En usage professionnel, la solution d'irrigation se compose de 10 ml d'hypochlorite de sodium (NaOCl) de ménage dans 125 ml d'eau, soit le volume d'un verre à dent, et permet d'obtenir une solution de NaOCl à 25 %. Une aiguille endodontique de 23-25 G permet d'atteindre le sillon pré-implantaire sans difficulté.

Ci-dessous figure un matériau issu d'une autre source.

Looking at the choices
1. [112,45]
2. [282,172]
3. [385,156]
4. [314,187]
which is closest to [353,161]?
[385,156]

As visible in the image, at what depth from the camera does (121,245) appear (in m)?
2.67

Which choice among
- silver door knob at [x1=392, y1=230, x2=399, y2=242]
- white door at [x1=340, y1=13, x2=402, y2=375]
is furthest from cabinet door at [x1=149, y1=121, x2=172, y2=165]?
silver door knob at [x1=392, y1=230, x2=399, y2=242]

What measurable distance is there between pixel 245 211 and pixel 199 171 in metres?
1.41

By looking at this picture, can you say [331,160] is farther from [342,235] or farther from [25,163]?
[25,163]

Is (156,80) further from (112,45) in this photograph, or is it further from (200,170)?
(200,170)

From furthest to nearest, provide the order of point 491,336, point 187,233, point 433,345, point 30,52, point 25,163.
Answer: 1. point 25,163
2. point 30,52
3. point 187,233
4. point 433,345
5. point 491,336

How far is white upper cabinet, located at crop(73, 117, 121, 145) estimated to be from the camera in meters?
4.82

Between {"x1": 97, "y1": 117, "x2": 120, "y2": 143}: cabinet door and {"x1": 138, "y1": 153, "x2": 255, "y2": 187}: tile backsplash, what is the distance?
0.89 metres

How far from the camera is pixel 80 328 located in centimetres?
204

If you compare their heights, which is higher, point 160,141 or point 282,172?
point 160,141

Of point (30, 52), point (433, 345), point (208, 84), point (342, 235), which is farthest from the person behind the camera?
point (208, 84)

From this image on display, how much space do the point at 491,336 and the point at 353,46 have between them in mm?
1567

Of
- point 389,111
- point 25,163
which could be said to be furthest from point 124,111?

Dans notre pratique quotidienne, nous désinfectons systématiquement l'intérieur de tous les implants lors des différentes étapes thérapeutiques et également le sillon péri-implantaire après élimination du biofilm, lors des examens de contrôle (fig. 10).
La prise en charge la plus efficace de la péri-implantite reste sa prévention.
Optimiser la prévention de cette pathologie implique :
– d'actualiser régulièrement l'état de santé du patient ;
– de le supplémenter en vitamine D et autres nutriments ;
– de prendre en charge la maladie parodontale avant toute pose d'implant ;
– de privilégier les implants à col lisse chez les patients à risque ;
– d'optimiser l'hygiène bucco-dentaire quotidienne en prescrivant WaterPik® et embouts implants ;
– d'établir un programme d'entretien personnel quotidien individualisé ;
– de mettre en place un planning de contrôles sur mesure en fonction du profil médical du patient ;
– de désinfecter l'intérieur de l'implant chaque fois que possible ;
– de stériliser ou de désinfecter les suprastructures prothétiques ;
– de combiner les techniques pour maximiser le résultat ;
– de détoxifier la surface du titane si elle est exposée.